#### [SHORT PROBLEM]
Copy the stretch from the line containing "Which item in" through the end of the data, swapping "green tree" for "leafy tree" everywhere and keeping all else the same. Leave the pictures out.

#### [RECORDS PROVIDED]
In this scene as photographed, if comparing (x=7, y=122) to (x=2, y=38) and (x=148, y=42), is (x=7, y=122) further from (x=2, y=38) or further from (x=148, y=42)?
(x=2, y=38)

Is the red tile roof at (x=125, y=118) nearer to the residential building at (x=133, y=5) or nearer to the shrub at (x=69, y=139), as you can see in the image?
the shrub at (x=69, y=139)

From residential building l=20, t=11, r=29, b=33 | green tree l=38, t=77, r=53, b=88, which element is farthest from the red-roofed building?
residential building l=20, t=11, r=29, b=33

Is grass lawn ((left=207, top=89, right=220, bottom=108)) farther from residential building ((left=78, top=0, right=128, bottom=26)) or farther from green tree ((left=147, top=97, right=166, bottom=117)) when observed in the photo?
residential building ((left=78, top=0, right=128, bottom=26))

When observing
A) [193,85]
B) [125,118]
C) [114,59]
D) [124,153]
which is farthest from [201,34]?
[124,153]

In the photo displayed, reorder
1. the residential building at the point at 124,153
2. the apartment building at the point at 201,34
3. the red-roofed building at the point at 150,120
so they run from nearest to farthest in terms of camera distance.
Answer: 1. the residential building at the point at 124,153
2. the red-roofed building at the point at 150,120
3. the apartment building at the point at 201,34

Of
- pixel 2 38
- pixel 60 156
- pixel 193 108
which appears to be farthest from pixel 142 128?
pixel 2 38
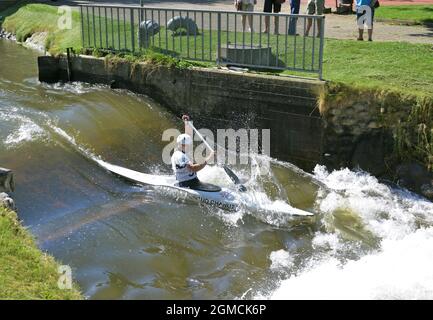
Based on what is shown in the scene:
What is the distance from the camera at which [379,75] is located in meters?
11.8

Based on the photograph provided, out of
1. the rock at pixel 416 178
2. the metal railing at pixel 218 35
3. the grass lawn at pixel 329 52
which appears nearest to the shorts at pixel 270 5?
the grass lawn at pixel 329 52

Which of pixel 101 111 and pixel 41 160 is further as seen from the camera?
pixel 101 111

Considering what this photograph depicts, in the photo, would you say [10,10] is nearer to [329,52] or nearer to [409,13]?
[409,13]

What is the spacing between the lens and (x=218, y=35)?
1305cm

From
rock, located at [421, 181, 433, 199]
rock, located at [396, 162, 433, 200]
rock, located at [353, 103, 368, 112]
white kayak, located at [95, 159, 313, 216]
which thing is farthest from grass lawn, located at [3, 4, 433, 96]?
white kayak, located at [95, 159, 313, 216]

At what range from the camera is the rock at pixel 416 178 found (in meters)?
10.8

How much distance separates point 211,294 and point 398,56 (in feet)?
26.0

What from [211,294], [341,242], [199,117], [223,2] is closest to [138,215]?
[211,294]

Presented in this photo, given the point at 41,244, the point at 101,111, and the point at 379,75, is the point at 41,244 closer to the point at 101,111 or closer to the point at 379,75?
the point at 101,111

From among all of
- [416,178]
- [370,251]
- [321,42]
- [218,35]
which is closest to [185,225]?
[370,251]

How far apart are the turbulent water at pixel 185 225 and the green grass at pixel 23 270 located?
0.91 m

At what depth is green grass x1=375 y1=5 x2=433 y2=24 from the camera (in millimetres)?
18469

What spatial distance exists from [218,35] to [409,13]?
384 inches
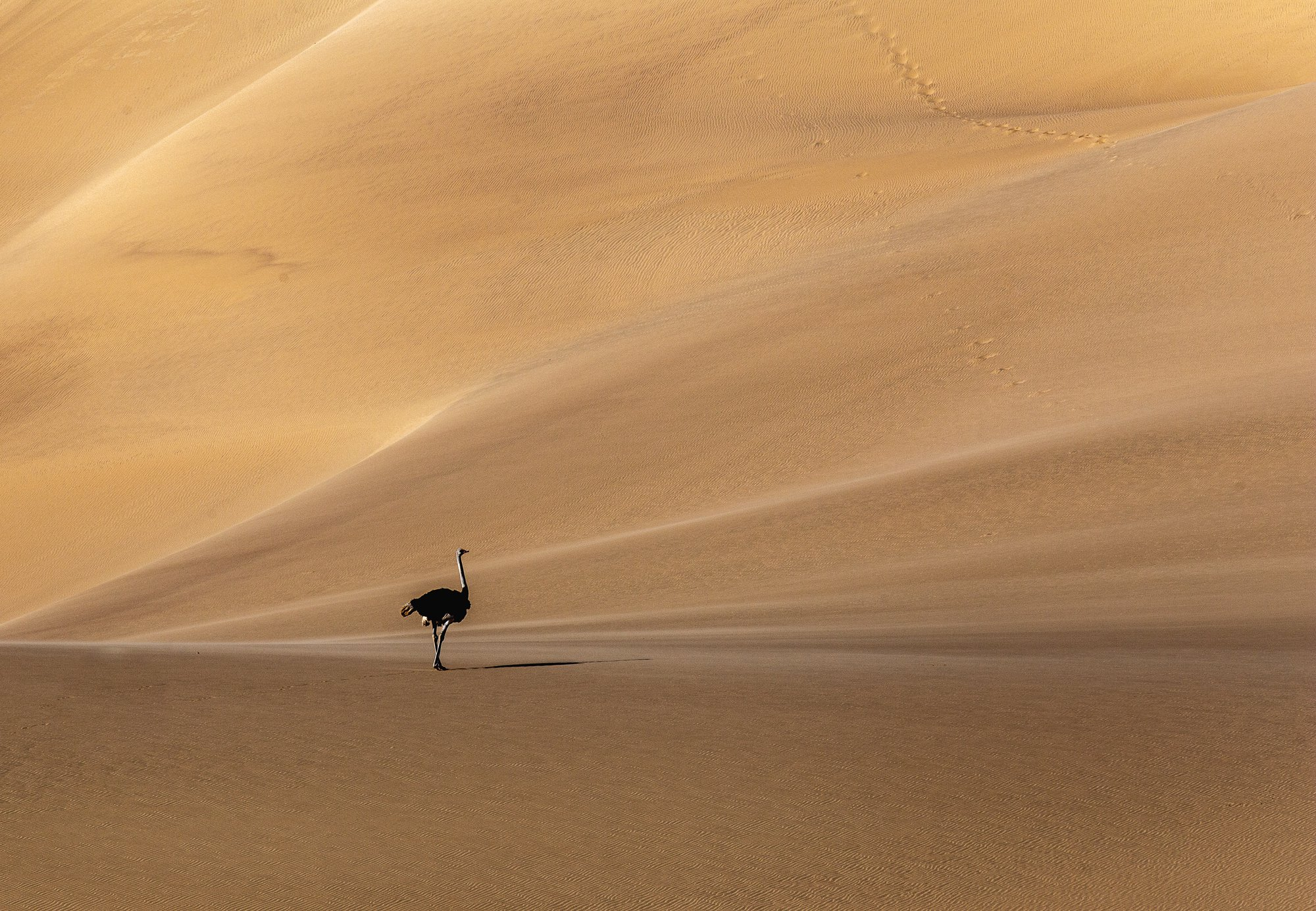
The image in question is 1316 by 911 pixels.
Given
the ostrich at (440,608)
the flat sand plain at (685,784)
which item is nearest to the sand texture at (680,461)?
the flat sand plain at (685,784)

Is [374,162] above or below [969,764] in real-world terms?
above

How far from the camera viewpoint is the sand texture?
4.89m

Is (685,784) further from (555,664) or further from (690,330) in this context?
(690,330)

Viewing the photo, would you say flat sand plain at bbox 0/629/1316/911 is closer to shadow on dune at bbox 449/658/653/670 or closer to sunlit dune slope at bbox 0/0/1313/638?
shadow on dune at bbox 449/658/653/670

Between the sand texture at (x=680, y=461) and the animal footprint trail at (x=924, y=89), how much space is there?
15 cm

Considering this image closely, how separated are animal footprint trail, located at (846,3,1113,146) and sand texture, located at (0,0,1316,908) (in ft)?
0.49

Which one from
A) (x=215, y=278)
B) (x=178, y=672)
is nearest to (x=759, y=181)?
(x=215, y=278)

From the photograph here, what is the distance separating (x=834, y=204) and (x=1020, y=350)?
26.3ft

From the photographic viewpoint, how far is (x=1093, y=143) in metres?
21.8

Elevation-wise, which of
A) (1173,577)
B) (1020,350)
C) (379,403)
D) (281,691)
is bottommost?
(281,691)

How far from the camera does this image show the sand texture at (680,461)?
4895 mm

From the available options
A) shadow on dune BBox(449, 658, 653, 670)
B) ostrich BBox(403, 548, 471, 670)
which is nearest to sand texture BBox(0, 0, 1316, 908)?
shadow on dune BBox(449, 658, 653, 670)

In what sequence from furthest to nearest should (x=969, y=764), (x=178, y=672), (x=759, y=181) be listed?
1. (x=759, y=181)
2. (x=178, y=672)
3. (x=969, y=764)

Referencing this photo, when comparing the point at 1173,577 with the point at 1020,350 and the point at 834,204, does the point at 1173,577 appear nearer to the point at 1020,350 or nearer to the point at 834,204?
the point at 1020,350
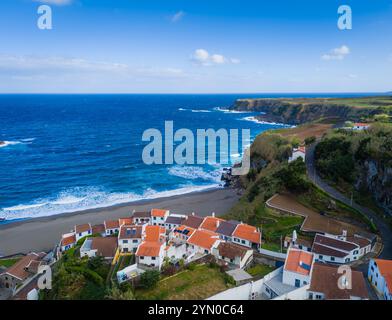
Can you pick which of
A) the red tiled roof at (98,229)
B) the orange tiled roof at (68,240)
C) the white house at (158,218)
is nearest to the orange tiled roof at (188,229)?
the white house at (158,218)

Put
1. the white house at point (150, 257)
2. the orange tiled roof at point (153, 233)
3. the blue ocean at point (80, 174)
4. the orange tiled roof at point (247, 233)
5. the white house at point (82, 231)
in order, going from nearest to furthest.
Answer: the white house at point (150, 257), the orange tiled roof at point (153, 233), the orange tiled roof at point (247, 233), the white house at point (82, 231), the blue ocean at point (80, 174)

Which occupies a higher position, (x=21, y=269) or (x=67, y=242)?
(x=67, y=242)

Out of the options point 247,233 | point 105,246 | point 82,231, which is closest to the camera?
point 105,246

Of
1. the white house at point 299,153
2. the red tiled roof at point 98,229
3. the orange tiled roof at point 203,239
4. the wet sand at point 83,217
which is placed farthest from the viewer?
the white house at point 299,153

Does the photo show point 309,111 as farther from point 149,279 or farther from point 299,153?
point 149,279

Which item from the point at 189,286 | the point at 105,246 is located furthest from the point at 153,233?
the point at 189,286

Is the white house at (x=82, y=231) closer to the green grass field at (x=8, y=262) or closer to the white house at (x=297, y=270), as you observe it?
the green grass field at (x=8, y=262)
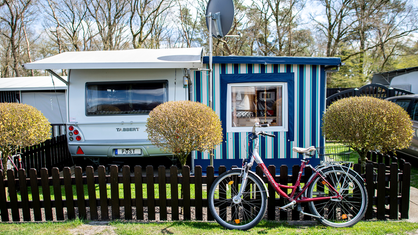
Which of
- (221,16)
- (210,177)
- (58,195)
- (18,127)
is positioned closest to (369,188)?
(210,177)

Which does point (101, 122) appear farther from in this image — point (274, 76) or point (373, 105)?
point (373, 105)

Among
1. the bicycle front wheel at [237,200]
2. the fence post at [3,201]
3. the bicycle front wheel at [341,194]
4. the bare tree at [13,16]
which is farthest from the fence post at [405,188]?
the bare tree at [13,16]

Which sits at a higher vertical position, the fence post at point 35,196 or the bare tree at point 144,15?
the bare tree at point 144,15

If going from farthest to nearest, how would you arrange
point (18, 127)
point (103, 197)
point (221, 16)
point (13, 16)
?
point (13, 16) < point (221, 16) < point (18, 127) < point (103, 197)

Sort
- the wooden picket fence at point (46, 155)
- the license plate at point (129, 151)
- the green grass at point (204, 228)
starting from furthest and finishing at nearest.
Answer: the license plate at point (129, 151) < the wooden picket fence at point (46, 155) < the green grass at point (204, 228)

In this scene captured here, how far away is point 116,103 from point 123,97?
0.64 ft

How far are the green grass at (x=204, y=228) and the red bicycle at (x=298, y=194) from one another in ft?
0.35

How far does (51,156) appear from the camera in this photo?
591 cm

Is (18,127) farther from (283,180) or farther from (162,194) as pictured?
(283,180)

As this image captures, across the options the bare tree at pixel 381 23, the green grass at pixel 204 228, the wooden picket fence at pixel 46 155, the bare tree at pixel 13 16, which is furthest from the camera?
the bare tree at pixel 13 16

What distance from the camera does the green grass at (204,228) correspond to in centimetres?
299

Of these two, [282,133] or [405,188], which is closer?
[405,188]

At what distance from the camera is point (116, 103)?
5.61 m

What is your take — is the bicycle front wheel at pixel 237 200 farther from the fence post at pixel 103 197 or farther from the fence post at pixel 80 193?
the fence post at pixel 80 193
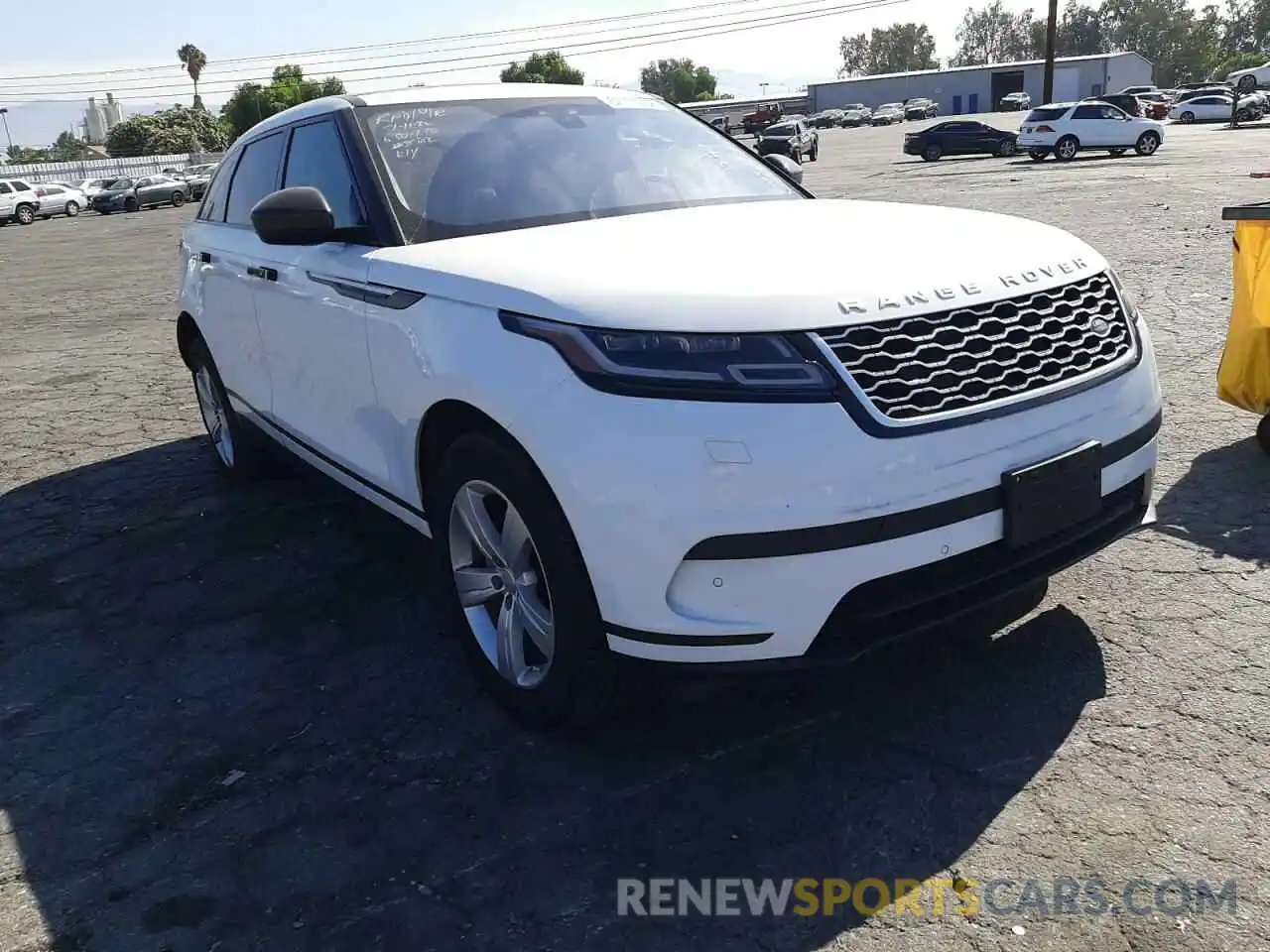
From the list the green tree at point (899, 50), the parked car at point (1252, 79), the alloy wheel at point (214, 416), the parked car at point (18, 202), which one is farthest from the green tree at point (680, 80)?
the alloy wheel at point (214, 416)

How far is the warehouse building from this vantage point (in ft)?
313

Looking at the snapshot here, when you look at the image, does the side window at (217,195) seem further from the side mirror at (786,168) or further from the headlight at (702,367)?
the headlight at (702,367)

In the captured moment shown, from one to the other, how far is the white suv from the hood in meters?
0.01


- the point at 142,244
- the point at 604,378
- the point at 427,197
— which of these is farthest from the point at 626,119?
the point at 142,244

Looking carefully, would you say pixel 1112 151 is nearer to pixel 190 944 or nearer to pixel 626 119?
pixel 626 119

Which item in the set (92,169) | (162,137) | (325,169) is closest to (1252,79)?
(92,169)

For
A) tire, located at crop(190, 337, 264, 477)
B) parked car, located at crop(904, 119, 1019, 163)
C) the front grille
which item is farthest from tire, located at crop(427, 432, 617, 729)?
parked car, located at crop(904, 119, 1019, 163)

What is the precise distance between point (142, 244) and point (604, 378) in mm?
24944

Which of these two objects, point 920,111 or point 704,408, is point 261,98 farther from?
point 704,408

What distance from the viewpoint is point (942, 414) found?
8.00ft

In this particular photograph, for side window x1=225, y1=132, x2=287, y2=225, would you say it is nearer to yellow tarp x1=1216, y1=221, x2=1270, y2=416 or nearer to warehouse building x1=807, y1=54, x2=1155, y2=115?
yellow tarp x1=1216, y1=221, x2=1270, y2=416

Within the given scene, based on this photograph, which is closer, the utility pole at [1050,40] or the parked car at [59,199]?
the parked car at [59,199]

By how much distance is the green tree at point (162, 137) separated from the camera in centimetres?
7662

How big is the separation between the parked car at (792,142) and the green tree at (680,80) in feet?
371
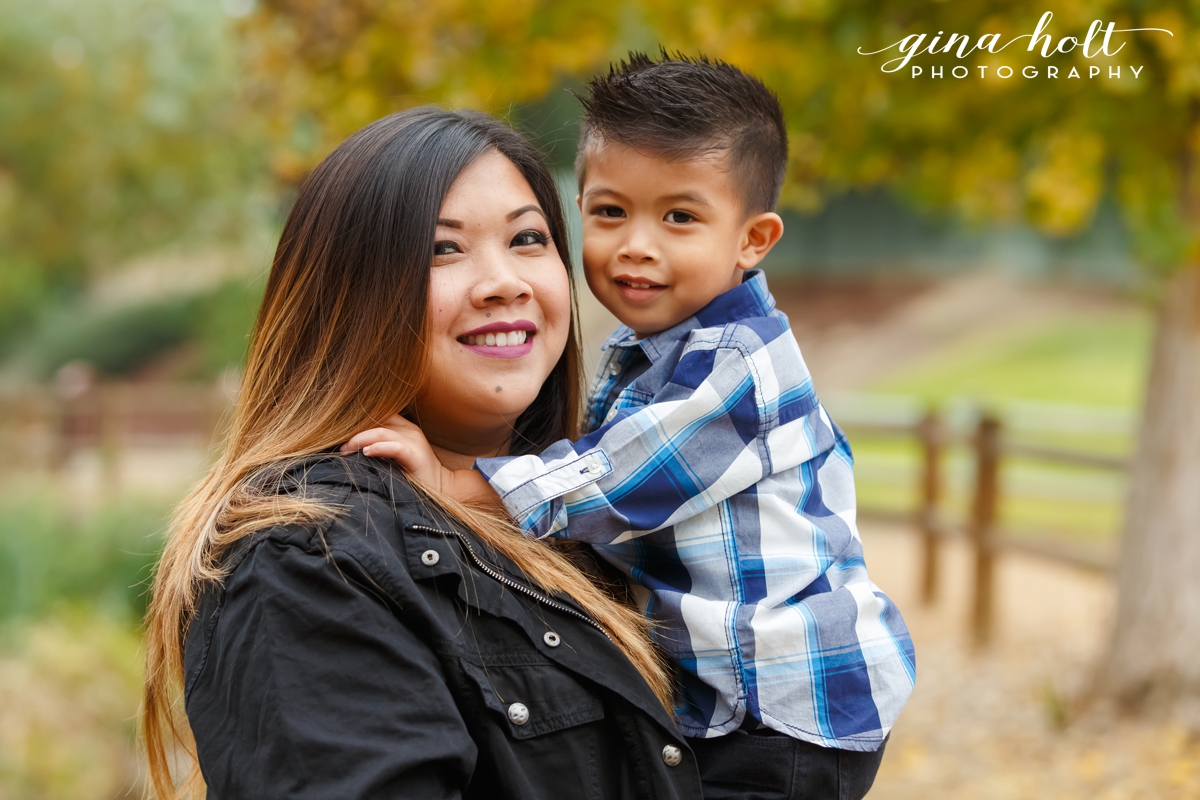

#### [TASK RESULT]
Which item in the set (92,169) | (162,137) | (325,169) is closest to (1252,79)?
(92,169)

For
A) tire, located at crop(190, 337, 264, 477)
B) parked car, located at crop(904, 119, 1019, 163)
C) the front grille
which item is farthest from tire, located at crop(427, 432, 617, 729)?
parked car, located at crop(904, 119, 1019, 163)

What is the precise distance between point (142, 244) and point (604, 378) in mm?
24944

Which of these two objects, point 920,111 or point 704,408, is point 261,98 farther from?
point 704,408

What distance from the viewpoint is point (942, 414) found?
8.00ft

In this particular photograph, for side window x1=225, y1=132, x2=287, y2=225, would you say it is nearer to yellow tarp x1=1216, y1=221, x2=1270, y2=416 or nearer to warehouse building x1=807, y1=54, x2=1155, y2=115?
yellow tarp x1=1216, y1=221, x2=1270, y2=416

Within the given scene, based on this photograph, which is closer, the utility pole at [1050,40] or the parked car at [59,199]?
the parked car at [59,199]

By how much distance is the leafy tree at point (162, 137) separated from the camera in centimetres?
7662

How big is the separation between the parked car at (792,142) and the leafy tree at (680,80) in feet?
371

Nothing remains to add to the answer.